++++ Working data ++++

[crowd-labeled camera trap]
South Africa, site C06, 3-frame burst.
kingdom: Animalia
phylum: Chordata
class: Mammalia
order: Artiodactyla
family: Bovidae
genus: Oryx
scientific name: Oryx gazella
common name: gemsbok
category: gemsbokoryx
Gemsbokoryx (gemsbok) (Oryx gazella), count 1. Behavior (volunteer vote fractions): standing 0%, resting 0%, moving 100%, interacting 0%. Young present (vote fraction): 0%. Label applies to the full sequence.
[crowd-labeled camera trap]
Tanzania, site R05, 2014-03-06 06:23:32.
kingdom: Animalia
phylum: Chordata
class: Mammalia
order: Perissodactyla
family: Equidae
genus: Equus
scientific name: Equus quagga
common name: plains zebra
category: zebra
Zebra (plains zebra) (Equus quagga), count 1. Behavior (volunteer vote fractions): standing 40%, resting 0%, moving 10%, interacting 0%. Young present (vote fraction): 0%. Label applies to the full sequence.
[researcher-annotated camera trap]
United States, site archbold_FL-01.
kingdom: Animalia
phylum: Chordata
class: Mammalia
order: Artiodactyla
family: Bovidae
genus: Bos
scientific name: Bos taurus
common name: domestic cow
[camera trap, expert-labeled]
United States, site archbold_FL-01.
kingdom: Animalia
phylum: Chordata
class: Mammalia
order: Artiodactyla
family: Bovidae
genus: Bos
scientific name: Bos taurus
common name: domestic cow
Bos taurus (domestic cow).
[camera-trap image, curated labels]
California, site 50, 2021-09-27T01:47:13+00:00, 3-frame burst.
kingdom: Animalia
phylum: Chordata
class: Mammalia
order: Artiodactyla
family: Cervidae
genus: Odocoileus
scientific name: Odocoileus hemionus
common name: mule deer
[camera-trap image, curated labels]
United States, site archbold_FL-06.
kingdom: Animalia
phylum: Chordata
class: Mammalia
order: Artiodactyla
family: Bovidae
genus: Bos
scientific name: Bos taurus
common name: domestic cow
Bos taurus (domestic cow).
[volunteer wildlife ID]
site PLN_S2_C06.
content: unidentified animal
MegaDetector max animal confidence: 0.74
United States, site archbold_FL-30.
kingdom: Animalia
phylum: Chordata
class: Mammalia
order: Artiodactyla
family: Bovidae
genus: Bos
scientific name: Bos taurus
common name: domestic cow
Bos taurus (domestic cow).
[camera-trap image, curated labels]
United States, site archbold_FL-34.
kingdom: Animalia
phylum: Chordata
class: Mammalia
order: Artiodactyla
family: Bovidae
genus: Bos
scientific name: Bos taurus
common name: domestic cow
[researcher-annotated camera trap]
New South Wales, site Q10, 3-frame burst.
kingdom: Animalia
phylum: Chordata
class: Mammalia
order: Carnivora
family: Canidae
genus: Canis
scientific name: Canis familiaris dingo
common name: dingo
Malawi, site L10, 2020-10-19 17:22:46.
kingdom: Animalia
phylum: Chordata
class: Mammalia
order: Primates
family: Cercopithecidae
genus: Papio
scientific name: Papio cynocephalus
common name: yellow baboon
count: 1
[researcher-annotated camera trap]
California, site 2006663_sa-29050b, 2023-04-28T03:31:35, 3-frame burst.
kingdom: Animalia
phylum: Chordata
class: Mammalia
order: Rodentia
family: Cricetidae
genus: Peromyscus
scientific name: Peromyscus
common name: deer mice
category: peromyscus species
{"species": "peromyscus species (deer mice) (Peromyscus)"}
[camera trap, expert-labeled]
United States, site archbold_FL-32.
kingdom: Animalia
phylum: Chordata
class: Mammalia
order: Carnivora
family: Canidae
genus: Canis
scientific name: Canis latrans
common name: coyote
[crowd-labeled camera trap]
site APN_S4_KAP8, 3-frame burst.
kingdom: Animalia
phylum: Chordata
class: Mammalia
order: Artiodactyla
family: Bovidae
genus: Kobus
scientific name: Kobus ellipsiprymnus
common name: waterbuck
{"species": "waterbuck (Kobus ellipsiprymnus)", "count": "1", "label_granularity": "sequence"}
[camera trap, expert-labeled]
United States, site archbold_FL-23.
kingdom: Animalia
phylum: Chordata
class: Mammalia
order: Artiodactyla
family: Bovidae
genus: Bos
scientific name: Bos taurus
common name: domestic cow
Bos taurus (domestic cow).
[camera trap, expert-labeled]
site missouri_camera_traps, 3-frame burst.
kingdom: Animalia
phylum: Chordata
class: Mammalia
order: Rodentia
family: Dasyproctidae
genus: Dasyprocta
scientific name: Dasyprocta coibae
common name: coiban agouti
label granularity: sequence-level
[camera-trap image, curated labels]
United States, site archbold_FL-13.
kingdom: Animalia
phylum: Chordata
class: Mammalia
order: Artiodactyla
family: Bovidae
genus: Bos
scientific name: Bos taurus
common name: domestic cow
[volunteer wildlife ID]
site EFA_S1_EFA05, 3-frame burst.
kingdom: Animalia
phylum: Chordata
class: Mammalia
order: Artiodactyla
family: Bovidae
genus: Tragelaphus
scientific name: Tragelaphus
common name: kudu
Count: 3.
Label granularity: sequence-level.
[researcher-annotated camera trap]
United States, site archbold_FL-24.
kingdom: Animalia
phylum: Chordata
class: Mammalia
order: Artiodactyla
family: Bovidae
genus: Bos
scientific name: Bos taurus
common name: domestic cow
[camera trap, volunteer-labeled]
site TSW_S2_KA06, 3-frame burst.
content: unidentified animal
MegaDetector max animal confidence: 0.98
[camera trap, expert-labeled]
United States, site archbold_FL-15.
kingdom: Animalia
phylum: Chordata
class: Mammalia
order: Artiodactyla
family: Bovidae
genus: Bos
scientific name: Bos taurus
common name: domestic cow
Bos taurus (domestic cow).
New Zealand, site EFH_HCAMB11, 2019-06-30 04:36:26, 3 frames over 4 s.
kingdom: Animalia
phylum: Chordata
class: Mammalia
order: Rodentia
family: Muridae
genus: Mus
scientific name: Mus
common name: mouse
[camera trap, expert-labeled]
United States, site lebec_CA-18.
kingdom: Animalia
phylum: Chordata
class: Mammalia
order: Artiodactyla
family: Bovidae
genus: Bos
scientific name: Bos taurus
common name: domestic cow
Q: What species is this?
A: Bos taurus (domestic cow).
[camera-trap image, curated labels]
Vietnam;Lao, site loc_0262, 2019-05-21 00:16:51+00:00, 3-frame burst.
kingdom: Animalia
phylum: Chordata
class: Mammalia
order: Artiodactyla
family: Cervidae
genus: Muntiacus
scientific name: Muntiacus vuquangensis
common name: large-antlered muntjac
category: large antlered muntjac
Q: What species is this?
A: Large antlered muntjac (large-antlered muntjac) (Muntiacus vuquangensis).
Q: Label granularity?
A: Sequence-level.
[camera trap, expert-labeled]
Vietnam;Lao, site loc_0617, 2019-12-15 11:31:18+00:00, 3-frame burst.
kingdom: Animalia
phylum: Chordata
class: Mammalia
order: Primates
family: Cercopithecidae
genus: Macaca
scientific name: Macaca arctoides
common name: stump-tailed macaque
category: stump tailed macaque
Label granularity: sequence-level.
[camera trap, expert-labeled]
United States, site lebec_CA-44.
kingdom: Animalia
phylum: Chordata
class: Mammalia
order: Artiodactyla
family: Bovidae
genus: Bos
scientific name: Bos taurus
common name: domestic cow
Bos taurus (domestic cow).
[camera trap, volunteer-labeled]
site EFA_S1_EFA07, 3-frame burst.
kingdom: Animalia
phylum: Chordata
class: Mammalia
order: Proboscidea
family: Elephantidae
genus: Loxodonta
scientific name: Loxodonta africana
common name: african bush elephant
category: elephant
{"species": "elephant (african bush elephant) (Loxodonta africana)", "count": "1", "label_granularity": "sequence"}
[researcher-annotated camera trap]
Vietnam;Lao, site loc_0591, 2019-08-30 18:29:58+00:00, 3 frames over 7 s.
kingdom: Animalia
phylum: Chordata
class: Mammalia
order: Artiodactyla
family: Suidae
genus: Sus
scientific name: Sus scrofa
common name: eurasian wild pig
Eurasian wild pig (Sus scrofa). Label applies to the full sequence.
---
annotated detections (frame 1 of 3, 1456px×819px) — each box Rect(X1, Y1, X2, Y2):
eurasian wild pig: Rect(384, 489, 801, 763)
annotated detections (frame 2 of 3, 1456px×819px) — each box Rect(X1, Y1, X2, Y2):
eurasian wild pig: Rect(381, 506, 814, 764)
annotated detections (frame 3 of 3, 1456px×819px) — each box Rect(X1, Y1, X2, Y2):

++++

Directions – If a line falls between the first line of the entries and the line containing "common name: gemsbok", or is one of those two, restate it word for word; leave all other lines out.

Written solution –
[crowd-labeled camera trap]
South Africa, site C06, 3-frame burst.
kingdom: Animalia
phylum: Chordata
class: Mammalia
order: Artiodactyla
family: Bovidae
genus: Oryx
scientific name: Oryx gazella
common name: gemsbok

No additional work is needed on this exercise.